=== Section Start ===

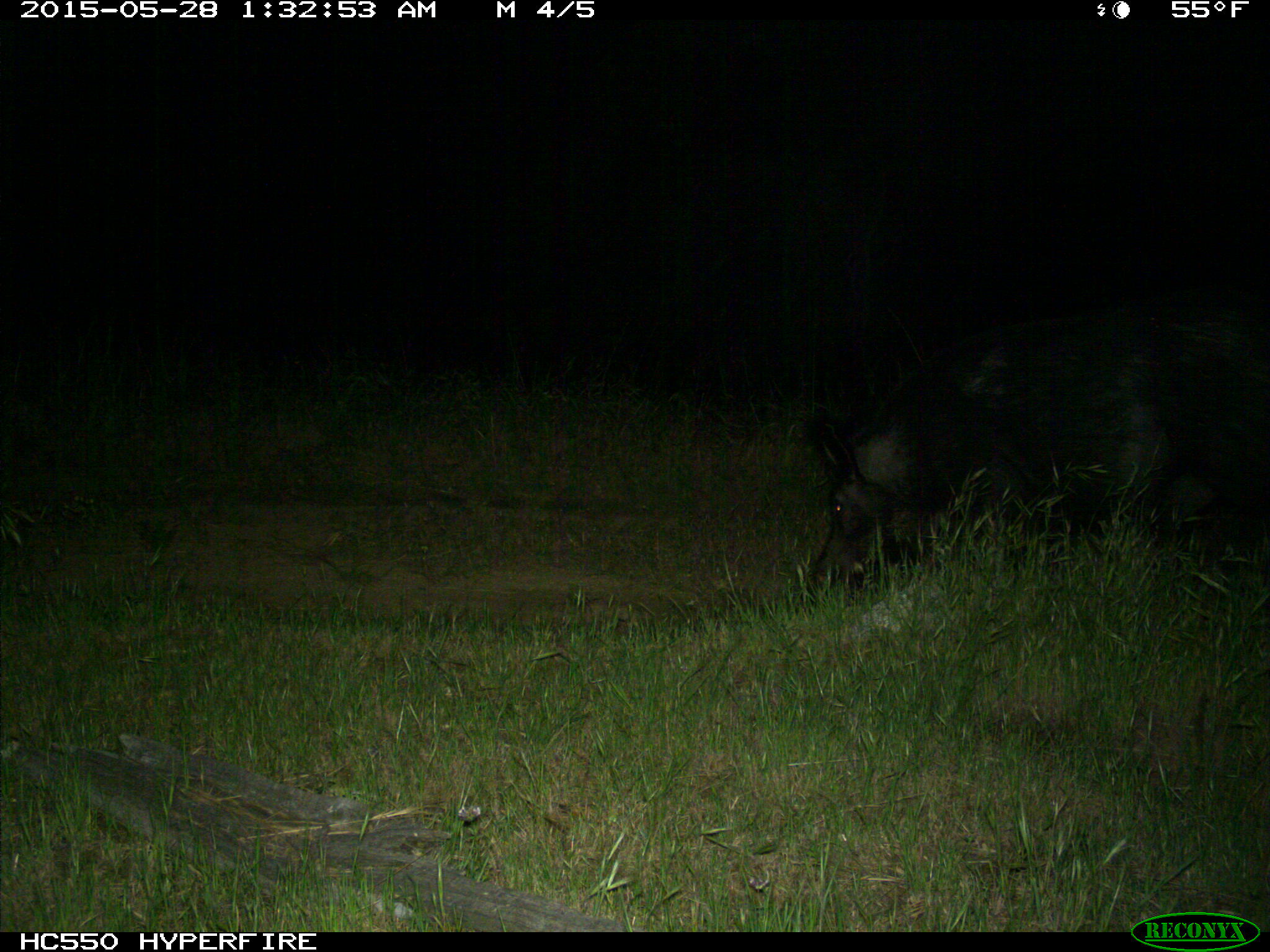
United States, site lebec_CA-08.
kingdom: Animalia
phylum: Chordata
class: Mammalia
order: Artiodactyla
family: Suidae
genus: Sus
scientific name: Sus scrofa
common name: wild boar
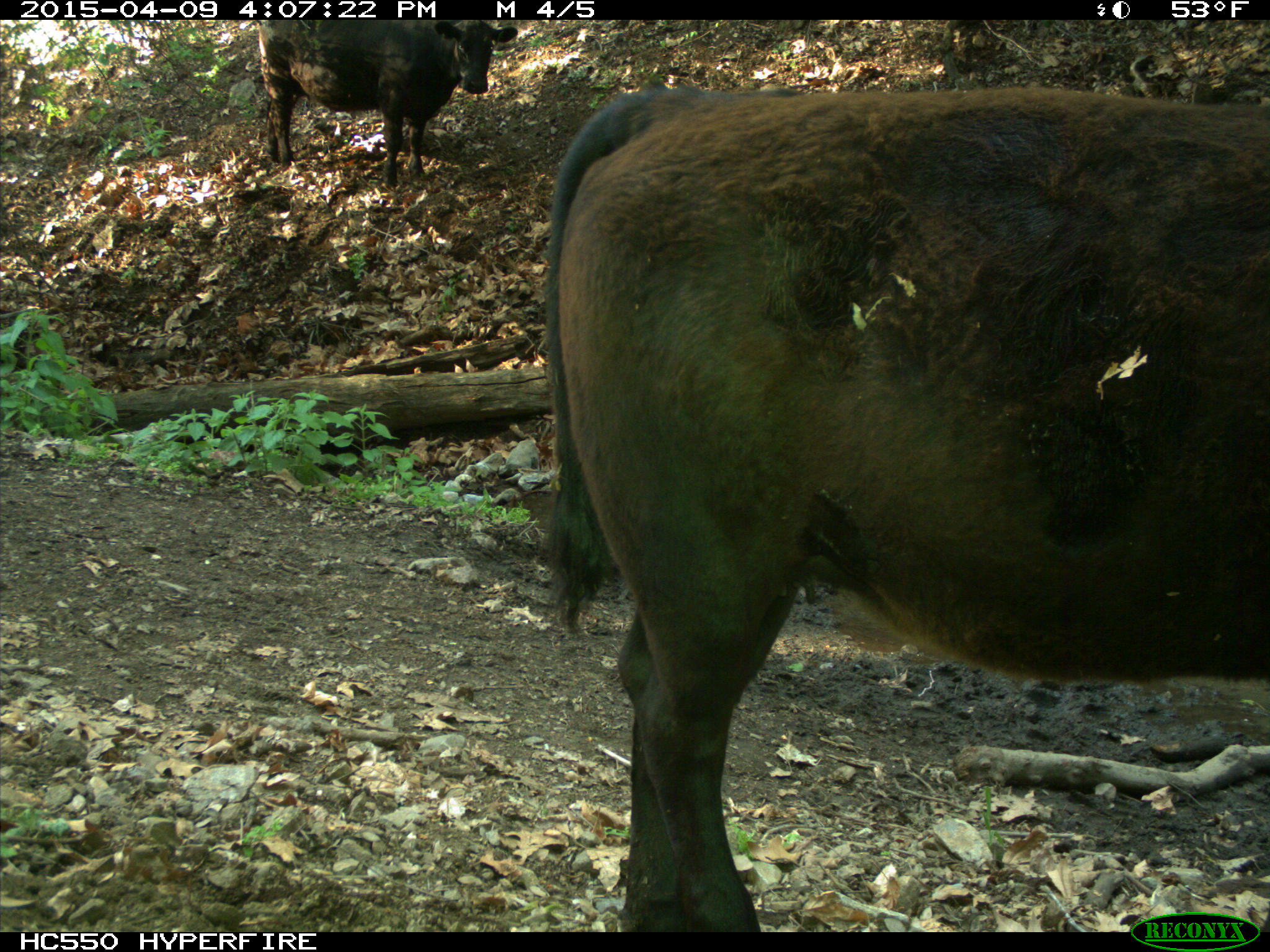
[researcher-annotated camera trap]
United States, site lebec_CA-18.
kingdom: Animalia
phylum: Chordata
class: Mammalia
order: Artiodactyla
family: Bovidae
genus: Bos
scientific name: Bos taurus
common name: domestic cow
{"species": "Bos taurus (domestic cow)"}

=== Section End ===
=== Section Start ===

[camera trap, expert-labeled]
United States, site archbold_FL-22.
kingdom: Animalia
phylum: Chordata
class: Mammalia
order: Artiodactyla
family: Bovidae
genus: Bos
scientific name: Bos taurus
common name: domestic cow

=== Section End ===

_PROBLEM DESCRIPTION_
Please list every line of the records that contains "trap".

_SOLUTION TO THE EXERCISE_
[researcher-annotated camera trap]
[camera trap, expert-labeled]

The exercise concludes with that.